(Data listing)

^^^^^^^^

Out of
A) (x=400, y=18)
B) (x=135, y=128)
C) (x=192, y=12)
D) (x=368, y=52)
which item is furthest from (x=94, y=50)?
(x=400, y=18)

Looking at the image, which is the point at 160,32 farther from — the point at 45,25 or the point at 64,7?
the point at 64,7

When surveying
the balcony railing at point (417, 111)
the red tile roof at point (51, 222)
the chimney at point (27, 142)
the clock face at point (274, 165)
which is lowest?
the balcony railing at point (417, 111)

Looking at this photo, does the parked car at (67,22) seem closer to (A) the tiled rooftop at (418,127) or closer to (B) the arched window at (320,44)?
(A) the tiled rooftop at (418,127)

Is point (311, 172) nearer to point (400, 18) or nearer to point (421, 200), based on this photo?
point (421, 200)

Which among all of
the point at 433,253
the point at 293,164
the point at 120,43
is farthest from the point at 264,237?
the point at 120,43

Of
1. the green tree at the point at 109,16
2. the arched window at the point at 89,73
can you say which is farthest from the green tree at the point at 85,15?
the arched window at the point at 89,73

^^^^^^^^

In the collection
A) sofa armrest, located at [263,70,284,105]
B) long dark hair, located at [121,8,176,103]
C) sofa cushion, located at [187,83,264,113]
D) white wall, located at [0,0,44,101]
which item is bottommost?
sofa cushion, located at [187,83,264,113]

^^^^^^^^

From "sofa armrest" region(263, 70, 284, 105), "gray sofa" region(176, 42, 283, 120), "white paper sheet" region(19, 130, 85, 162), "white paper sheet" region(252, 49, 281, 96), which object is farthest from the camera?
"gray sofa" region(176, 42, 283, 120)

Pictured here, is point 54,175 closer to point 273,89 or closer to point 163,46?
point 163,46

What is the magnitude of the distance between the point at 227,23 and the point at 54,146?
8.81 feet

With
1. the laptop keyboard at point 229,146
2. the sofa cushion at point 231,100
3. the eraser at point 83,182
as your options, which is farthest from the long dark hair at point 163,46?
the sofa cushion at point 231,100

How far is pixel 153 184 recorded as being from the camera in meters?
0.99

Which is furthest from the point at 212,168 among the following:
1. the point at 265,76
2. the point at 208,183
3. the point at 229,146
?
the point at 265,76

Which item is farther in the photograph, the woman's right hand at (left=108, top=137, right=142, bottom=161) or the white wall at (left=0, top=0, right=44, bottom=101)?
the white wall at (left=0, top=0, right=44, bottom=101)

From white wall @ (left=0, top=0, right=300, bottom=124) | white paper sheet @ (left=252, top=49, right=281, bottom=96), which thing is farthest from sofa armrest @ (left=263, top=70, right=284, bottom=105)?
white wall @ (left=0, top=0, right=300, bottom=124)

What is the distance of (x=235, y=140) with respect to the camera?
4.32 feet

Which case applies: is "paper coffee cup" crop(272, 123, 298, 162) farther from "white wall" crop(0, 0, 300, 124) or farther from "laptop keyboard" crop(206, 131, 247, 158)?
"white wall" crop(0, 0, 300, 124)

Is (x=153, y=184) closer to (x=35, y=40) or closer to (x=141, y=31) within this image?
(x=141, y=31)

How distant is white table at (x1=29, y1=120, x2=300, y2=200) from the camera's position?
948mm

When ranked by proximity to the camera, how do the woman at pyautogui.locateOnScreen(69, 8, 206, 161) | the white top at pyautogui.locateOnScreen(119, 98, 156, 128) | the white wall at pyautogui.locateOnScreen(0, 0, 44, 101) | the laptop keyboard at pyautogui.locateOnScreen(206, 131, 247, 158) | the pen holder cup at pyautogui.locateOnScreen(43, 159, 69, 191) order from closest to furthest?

^^^^^^^^

GIVEN PROBLEM -
Return each line of the entries above that contains the string "right". Case counts.

WRITTEN SOLUTION -
Which item is farther in the photograph, the woman's right hand at (left=108, top=137, right=142, bottom=161) or the white wall at (left=0, top=0, right=44, bottom=101)?
the white wall at (left=0, top=0, right=44, bottom=101)
From white wall @ (left=0, top=0, right=300, bottom=124) | white paper sheet @ (left=252, top=49, right=281, bottom=96), which thing is farthest from sofa armrest @ (left=263, top=70, right=284, bottom=105)?
white wall @ (left=0, top=0, right=300, bottom=124)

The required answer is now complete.